* [Exercise directions] Rewrite every line of the listing below, replacing "dirt patch" with "soil patch" and leaving all other text unchanged. Omit the pictures from your answer.

* [Listed entries]
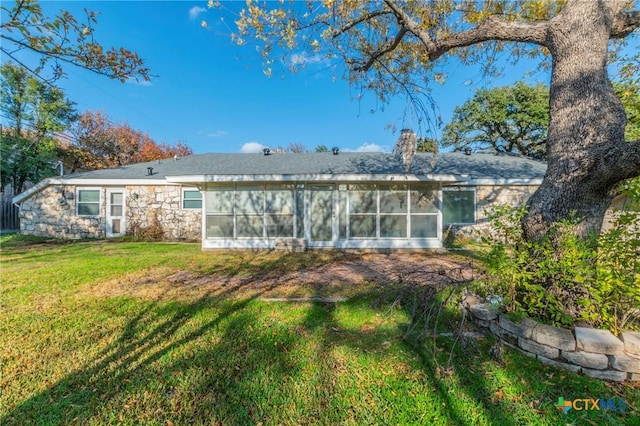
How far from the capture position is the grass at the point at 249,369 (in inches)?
82.5

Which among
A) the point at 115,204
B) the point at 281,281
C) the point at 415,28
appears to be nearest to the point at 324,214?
the point at 281,281

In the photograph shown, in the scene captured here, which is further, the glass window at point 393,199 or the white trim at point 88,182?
the white trim at point 88,182

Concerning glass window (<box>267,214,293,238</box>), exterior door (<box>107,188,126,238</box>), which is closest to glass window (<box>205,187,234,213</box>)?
glass window (<box>267,214,293,238</box>)

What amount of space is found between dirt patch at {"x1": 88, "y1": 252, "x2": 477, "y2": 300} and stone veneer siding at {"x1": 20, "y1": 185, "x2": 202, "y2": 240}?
5.78 meters

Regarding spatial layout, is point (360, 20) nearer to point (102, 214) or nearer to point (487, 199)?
point (487, 199)

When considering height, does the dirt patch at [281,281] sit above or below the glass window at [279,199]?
below

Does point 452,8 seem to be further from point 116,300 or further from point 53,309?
point 53,309

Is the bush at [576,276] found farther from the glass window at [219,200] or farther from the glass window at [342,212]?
the glass window at [219,200]

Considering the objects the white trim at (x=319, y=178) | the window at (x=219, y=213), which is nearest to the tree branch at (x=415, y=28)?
the white trim at (x=319, y=178)

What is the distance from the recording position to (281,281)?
5387 mm

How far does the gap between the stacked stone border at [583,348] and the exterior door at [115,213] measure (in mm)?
13597

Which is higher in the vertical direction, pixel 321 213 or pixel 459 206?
pixel 459 206

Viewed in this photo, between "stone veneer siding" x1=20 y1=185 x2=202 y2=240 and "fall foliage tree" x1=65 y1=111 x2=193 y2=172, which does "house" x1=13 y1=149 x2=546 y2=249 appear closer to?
"stone veneer siding" x1=20 y1=185 x2=202 y2=240

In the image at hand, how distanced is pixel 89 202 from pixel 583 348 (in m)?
Result: 15.3
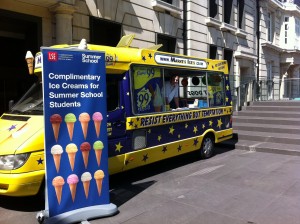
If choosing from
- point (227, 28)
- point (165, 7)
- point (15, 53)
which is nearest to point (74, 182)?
point (15, 53)

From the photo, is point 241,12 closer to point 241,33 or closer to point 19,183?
point 241,33

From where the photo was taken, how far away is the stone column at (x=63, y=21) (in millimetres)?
9461

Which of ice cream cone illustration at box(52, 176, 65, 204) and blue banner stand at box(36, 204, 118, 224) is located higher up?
ice cream cone illustration at box(52, 176, 65, 204)

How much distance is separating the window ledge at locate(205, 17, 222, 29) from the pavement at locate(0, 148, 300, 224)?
1016 cm

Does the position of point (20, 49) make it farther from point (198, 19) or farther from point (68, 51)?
point (198, 19)

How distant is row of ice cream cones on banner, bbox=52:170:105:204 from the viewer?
4.49 meters

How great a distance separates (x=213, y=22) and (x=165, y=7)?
159 inches

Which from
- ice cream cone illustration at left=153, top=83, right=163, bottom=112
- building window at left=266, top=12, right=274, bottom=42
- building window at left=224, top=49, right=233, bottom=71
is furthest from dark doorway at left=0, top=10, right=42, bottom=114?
building window at left=266, top=12, right=274, bottom=42

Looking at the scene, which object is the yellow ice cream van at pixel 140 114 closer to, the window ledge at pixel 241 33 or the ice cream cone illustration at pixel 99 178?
the ice cream cone illustration at pixel 99 178

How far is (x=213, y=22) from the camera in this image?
1683 centimetres

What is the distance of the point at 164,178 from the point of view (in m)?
6.85

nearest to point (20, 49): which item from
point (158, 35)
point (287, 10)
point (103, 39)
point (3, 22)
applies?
point (3, 22)

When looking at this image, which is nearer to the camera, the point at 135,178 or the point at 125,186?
the point at 125,186

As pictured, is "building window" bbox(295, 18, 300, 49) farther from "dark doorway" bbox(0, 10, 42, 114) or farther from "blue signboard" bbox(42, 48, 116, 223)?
"blue signboard" bbox(42, 48, 116, 223)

* [In response]
How far from the capture position is the grass at the point at 249,369 (in inches)?
82.5

Which among
A) the point at 115,204
B) the point at 281,281
C) the point at 415,28
appears to be nearest to the point at 324,214?
the point at 281,281

In the photograph shown, in the scene captured here, which is further, the glass window at point 393,199 or the white trim at point 88,182?
the white trim at point 88,182

Concerning glass window (<box>267,214,293,238</box>), exterior door (<box>107,188,126,238</box>), which is closest to glass window (<box>205,187,234,213</box>)?
glass window (<box>267,214,293,238</box>)

What amount of space is found between soil patch at {"x1": 88, "y1": 252, "x2": 477, "y2": 300} and stone veneer siding at {"x1": 20, "y1": 185, "x2": 202, "y2": 240}?
5.78 meters

Regarding spatial layout, is point (360, 20) nearer to point (102, 214) or nearer to point (487, 199)?
point (487, 199)

When considering height, does the soil patch at [281,281] sit above or below the glass window at [279,199]?
below

Does point 452,8 seem to be further from point 116,300 or further from point 53,309?
point 53,309

Is the bush at [576,276] found farther from the glass window at [219,200] or farther from the glass window at [342,212]?
the glass window at [219,200]

Considering the objects the white trim at (x=319, y=178) | the window at (x=219, y=213), which is nearest to the tree branch at (x=415, y=28)?
the white trim at (x=319, y=178)

What is the distance from the recording position to (281,281)?
5387 mm

How far does the gap between the stacked stone border at [583,348] and the exterior door at [115,213] measure (in mm)?
13597

Which is higher in the vertical direction, pixel 321 213 or pixel 459 206?
pixel 459 206

Viewed in this photo, between "stone veneer siding" x1=20 y1=185 x2=202 y2=240 and "fall foliage tree" x1=65 y1=111 x2=193 y2=172, which does "house" x1=13 y1=149 x2=546 y2=249 appear closer to?
"stone veneer siding" x1=20 y1=185 x2=202 y2=240

In the image at hand, how distanced is pixel 89 202 from pixel 583 348 (in m)?
Result: 15.3
If choosing from
- point (227, 28)
- point (165, 7)
- point (15, 53)
which is nearest to point (74, 182)?
point (15, 53)

From the photo, is point 241,12 closer to point 241,33 or closer to point 19,183?
point 241,33

From where the photo was taken, how far away is the stone column at (x=63, y=21) (in millimetres)?
9461

Which of ice cream cone illustration at box(52, 176, 65, 204) and blue banner stand at box(36, 204, 118, 224) is located higher up?
ice cream cone illustration at box(52, 176, 65, 204)

How much distance is separating the window ledge at locate(205, 17, 222, 29) from the pavement at locate(0, 148, 300, 224)?
1016 cm

Does the position of point (20, 49) make it farther from point (198, 19) or farther from point (68, 51)?
point (198, 19)

How distant is row of ice cream cones on banner, bbox=52:170:105:204 from the viewer?
4.49 meters

How great a distance separates (x=213, y=22) and (x=165, y=7)?
159 inches

Which from
- ice cream cone illustration at left=153, top=83, right=163, bottom=112
- building window at left=266, top=12, right=274, bottom=42
- building window at left=224, top=49, right=233, bottom=71
is furthest from dark doorway at left=0, top=10, right=42, bottom=114?
building window at left=266, top=12, right=274, bottom=42

Looking at the scene, which object is the yellow ice cream van at pixel 140 114 closer to, the window ledge at pixel 241 33 or the ice cream cone illustration at pixel 99 178?
the ice cream cone illustration at pixel 99 178

How far is (x=213, y=22) from the camera in this image?
1683 centimetres

What is the distance of the point at 164,178 from the point of view (in m)?
6.85

nearest to point (20, 49): which item from
point (158, 35)
point (287, 10)
point (103, 39)
point (3, 22)
applies?
point (3, 22)

When looking at this image, which is nearer to the camera, the point at 135,178 or the point at 125,186?
the point at 125,186

As pictured, is "building window" bbox(295, 18, 300, 49) farther from "dark doorway" bbox(0, 10, 42, 114) or farther from "blue signboard" bbox(42, 48, 116, 223)?
"blue signboard" bbox(42, 48, 116, 223)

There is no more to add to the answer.